#### DO THIS:
Exactly as written, please set down all of the entries again, with no pictures.

#### RECORDS SHOWN:
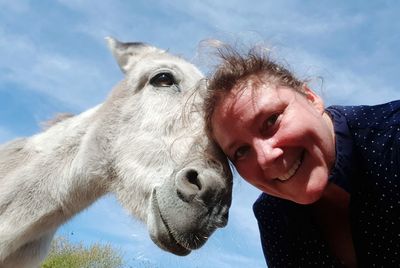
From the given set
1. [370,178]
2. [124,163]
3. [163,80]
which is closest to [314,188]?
[370,178]

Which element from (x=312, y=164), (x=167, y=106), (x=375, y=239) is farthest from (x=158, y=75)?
(x=375, y=239)

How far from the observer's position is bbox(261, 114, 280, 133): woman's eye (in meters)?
2.40

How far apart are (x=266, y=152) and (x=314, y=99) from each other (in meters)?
0.45

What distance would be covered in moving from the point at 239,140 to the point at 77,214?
5.94 feet

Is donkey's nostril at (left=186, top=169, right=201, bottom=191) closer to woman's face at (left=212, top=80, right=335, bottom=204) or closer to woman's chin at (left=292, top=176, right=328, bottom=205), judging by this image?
woman's face at (left=212, top=80, right=335, bottom=204)

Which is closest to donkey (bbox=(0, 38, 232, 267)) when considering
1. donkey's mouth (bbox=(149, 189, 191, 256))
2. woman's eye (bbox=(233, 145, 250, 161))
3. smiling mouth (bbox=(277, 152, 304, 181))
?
donkey's mouth (bbox=(149, 189, 191, 256))

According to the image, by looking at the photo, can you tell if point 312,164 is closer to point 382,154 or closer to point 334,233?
point 382,154

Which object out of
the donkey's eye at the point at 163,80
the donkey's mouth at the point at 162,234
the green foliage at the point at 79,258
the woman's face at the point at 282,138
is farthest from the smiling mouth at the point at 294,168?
the green foliage at the point at 79,258

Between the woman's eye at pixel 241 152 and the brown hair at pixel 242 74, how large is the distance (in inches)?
9.9

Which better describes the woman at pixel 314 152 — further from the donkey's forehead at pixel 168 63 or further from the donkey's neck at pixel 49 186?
the donkey's neck at pixel 49 186

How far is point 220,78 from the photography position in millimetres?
2578

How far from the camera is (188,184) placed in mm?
→ 2756

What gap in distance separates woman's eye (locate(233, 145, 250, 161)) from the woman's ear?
41cm

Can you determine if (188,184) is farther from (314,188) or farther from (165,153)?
(314,188)
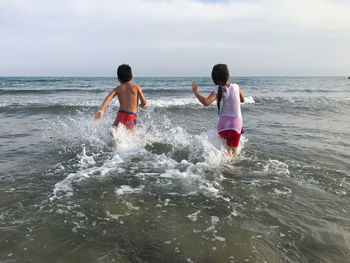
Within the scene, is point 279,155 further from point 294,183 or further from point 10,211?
point 10,211

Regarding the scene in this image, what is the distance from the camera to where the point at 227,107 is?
4.48 meters

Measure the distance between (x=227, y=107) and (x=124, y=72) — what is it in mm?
2223

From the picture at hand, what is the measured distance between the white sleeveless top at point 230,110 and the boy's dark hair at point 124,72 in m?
2.07

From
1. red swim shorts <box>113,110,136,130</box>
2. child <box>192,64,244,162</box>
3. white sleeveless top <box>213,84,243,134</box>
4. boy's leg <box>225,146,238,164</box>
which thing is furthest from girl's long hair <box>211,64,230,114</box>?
red swim shorts <box>113,110,136,130</box>

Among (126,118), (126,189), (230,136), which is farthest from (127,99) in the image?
(126,189)

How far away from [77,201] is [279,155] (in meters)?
3.84

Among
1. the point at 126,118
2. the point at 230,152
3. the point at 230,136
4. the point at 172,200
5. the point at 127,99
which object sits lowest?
the point at 172,200

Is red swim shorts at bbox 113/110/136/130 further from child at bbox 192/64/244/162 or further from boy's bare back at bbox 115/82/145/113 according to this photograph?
child at bbox 192/64/244/162

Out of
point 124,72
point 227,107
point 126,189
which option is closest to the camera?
point 126,189

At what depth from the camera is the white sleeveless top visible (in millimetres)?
4418

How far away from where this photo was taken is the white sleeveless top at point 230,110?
4.42m

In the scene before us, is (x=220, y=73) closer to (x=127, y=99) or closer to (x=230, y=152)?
(x=230, y=152)

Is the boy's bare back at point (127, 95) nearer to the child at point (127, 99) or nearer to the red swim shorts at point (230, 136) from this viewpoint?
the child at point (127, 99)

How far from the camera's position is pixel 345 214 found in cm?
300
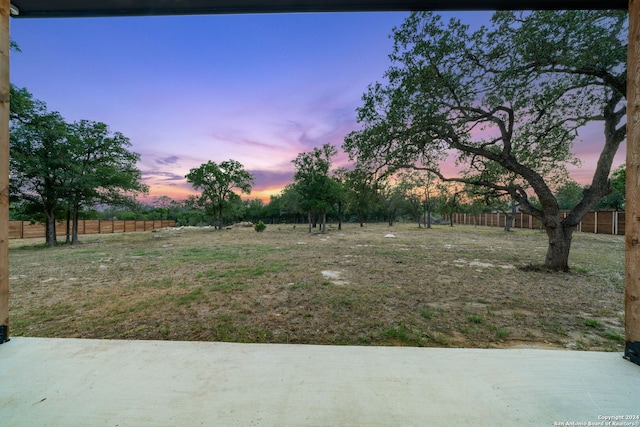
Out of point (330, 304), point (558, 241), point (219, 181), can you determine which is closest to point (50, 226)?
point (219, 181)

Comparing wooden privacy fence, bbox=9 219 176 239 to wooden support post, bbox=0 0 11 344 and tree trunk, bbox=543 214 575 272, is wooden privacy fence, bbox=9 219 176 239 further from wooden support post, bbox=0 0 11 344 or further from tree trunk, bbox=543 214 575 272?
tree trunk, bbox=543 214 575 272

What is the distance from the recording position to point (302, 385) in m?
1.33

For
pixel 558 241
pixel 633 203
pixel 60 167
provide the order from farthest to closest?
pixel 60 167 < pixel 558 241 < pixel 633 203

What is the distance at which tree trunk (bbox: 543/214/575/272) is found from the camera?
→ 5.21 metres

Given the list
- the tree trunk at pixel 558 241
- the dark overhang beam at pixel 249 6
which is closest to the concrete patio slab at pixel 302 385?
the dark overhang beam at pixel 249 6

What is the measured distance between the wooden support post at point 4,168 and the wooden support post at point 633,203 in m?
4.54

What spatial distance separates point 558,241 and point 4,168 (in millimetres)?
9006

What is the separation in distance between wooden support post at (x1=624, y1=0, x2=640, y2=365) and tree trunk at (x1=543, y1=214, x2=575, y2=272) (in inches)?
190

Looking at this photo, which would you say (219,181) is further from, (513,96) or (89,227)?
(513,96)

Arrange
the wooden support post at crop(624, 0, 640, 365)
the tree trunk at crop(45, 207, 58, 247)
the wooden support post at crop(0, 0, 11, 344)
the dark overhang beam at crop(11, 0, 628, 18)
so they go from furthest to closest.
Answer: the tree trunk at crop(45, 207, 58, 247)
the dark overhang beam at crop(11, 0, 628, 18)
the wooden support post at crop(0, 0, 11, 344)
the wooden support post at crop(624, 0, 640, 365)

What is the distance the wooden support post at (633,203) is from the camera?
1555 mm

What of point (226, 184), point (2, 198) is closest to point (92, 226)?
point (226, 184)

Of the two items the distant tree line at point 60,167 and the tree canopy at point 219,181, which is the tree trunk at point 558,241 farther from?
the tree canopy at point 219,181

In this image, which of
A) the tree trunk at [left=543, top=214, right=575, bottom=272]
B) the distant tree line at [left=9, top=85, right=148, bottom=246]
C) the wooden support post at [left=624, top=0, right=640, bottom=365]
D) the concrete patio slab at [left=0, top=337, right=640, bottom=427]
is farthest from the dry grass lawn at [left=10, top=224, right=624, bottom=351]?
the distant tree line at [left=9, top=85, right=148, bottom=246]
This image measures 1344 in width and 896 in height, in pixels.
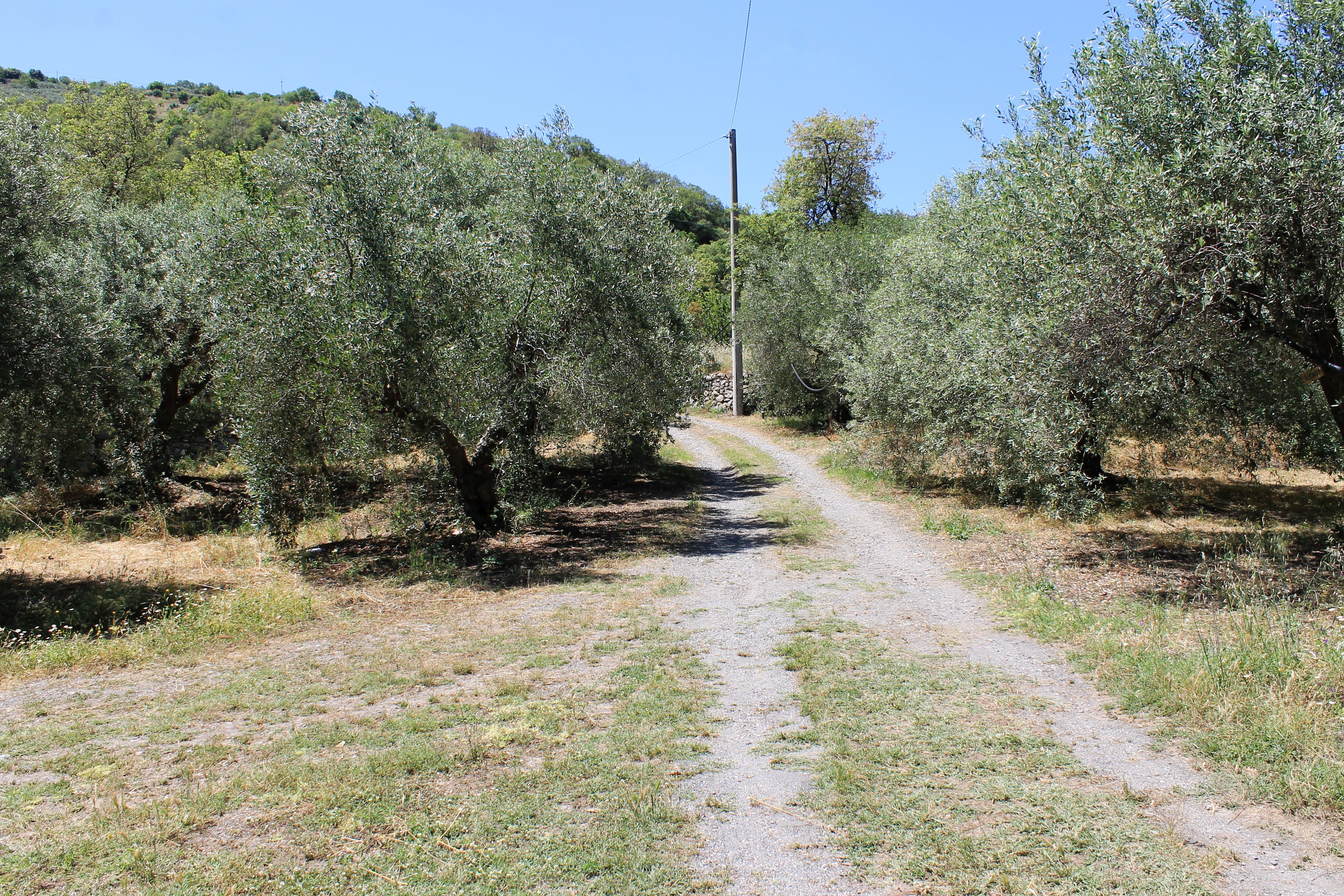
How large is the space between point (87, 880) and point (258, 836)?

#### OUTPUT OF THE TASK:
From the given set
1. [370,178]
2. [124,163]
3. [163,80]
which is closest to [314,188]?
[370,178]

Which element from (x=312, y=164), (x=167, y=106), (x=375, y=239) is farthest from (x=158, y=75)?
(x=375, y=239)

How far from the observer's position is bbox(261, 114, 280, 133): woman's eye (in meters)?
2.40

How far apart are (x=266, y=152) and (x=314, y=99) from each other (in meters)?
0.45

What distance would be covered in moving from the point at 239,140 to the point at 77,214?
5.94 feet

Is donkey's nostril at (left=186, top=169, right=201, bottom=191) closer to woman's face at (left=212, top=80, right=335, bottom=204) or closer to woman's chin at (left=292, top=176, right=328, bottom=205), judging by this image?
woman's face at (left=212, top=80, right=335, bottom=204)

Which is closest to donkey (bbox=(0, 38, 232, 267)) when considering
1. donkey's mouth (bbox=(149, 189, 191, 256))
2. woman's eye (bbox=(233, 145, 250, 161))
3. smiling mouth (bbox=(277, 152, 304, 181))
?
donkey's mouth (bbox=(149, 189, 191, 256))

According to the image, by looking at the photo, can you tell if point 312,164 is closer to point 382,154 or closer to point 334,233?
point 382,154

Which object out of
the donkey's eye at the point at 163,80
the donkey's mouth at the point at 162,234
the green foliage at the point at 79,258
the woman's face at the point at 282,138
is farthest from the smiling mouth at the point at 294,168?
the green foliage at the point at 79,258

Between the woman's eye at pixel 241 152 and the brown hair at pixel 242 74, how large is the distance (in inches)?
9.9

Which better describes the woman at pixel 314 152 — further from the donkey's forehead at pixel 168 63 or further from the donkey's neck at pixel 49 186?
the donkey's neck at pixel 49 186

How far is point 220,78 from the photography position in millimetres?
2578

How far from the camera is (188,184) placed in mm?
→ 2756

What gap in distance separates woman's eye (locate(233, 145, 250, 161)) from the woman's ear?
41cm

Can you determine if (188,184) is farther from (314,188) or farther from (165,153)?
(314,188)
Within the scene, is point 279,155 further from point 294,183 or further from point 10,211?
point 10,211

Regarding the scene in this image, what is the distance from the camera to where the point at 227,107 is?
4.48 meters

Measure the distance between (x=227, y=107) and (x=124, y=72) — what is it in mm?
2223

From the picture at hand, what is the measured distance between the white sleeveless top at point 230,110 and the boy's dark hair at point 124,72 in m?
2.07

From
1. red swim shorts <box>113,110,136,130</box>
2. child <box>192,64,244,162</box>
3. white sleeveless top <box>213,84,243,134</box>
4. boy's leg <box>225,146,238,164</box>
which thing is furthest from girl's long hair <box>211,64,230,114</box>?
red swim shorts <box>113,110,136,130</box>

Among (126,118), (126,189), (230,136), which is farthest from (127,99) in the image?
(126,189)

How far away from [77,201] is [279,155] (in meters)?
3.84

Among
1. the point at 126,118
2. the point at 230,152
3. the point at 230,136
4. the point at 172,200
5. the point at 127,99
which object sits lowest?
the point at 172,200

Is red swim shorts at bbox 113/110/136/130 further from child at bbox 192/64/244/162 or further from boy's bare back at bbox 115/82/145/113 according to this photograph?
child at bbox 192/64/244/162

Out of
point 124,72
point 227,107
point 126,189
which option is closest to the camera?
point 126,189

At what depth from the camera is the white sleeveless top visible (in millimetres)?
4418

How far away from where this photo was taken is the white sleeveless top at point 230,110?
4.42m

In the scene before us, is (x=220, y=73) closer to (x=127, y=99) or closer to (x=230, y=152)?
(x=230, y=152)

Is the boy's bare back at point (127, 95) nearer to the child at point (127, 99) or nearer to the red swim shorts at point (230, 136) from this viewpoint?
the child at point (127, 99)

How far from the camera's position is pixel 345 214 found in cm?
300
Out of point (330, 304), point (558, 241), point (219, 181), can you determine which is closest to point (50, 226)?
point (219, 181)

Comparing wooden privacy fence, bbox=9 219 176 239 to wooden support post, bbox=0 0 11 344 and tree trunk, bbox=543 214 575 272, is wooden privacy fence, bbox=9 219 176 239 further from wooden support post, bbox=0 0 11 344 or further from tree trunk, bbox=543 214 575 272?
tree trunk, bbox=543 214 575 272

What is the distance from the recording position to point (302, 385) in m?
1.33

For
pixel 558 241
pixel 633 203
pixel 60 167
provide the order from farthest to closest?
pixel 60 167 < pixel 558 241 < pixel 633 203

What is the distance at which tree trunk (bbox: 543/214/575/272) is found from the camera?
→ 5.21 metres

Given the list
- the tree trunk at pixel 558 241
- the dark overhang beam at pixel 249 6
which is closest to the concrete patio slab at pixel 302 385?
the dark overhang beam at pixel 249 6

What is the measured distance between the wooden support post at point 4,168 and the wooden support post at point 633,203 in m?
4.54

What spatial distance separates point 558,241 and point 4,168 (in millimetres)?
9006

What is the separation in distance between wooden support post at (x1=624, y1=0, x2=640, y2=365) and tree trunk at (x1=543, y1=214, x2=575, y2=272) (in inches)?
190

Looking at this photo, which would you say (219,181) is further from, (513,96) or (89,227)?
(513,96)

Arrange
the wooden support post at crop(624, 0, 640, 365)
the tree trunk at crop(45, 207, 58, 247)
the wooden support post at crop(0, 0, 11, 344)
the dark overhang beam at crop(11, 0, 628, 18)
so they go from furthest to closest.
Answer: the tree trunk at crop(45, 207, 58, 247)
the dark overhang beam at crop(11, 0, 628, 18)
the wooden support post at crop(0, 0, 11, 344)
the wooden support post at crop(624, 0, 640, 365)

What is the distance the wooden support post at (633,203) is from the camera?
1555 mm

What of point (226, 184), point (2, 198) is closest to point (92, 226)?
point (226, 184)

Of the two items the distant tree line at point 60,167 and the tree canopy at point 219,181, which is the tree trunk at point 558,241 farther from?
the tree canopy at point 219,181

In this image, which of
A) the tree trunk at [left=543, top=214, right=575, bottom=272]
B) the distant tree line at [left=9, top=85, right=148, bottom=246]
C) the wooden support post at [left=624, top=0, right=640, bottom=365]
D) the concrete patio slab at [left=0, top=337, right=640, bottom=427]
is farthest from the dry grass lawn at [left=10, top=224, right=624, bottom=351]?
the distant tree line at [left=9, top=85, right=148, bottom=246]
This image measures 1344 in width and 896 in height, in pixels.
How large is the space between point (87, 880) and point (258, 836)?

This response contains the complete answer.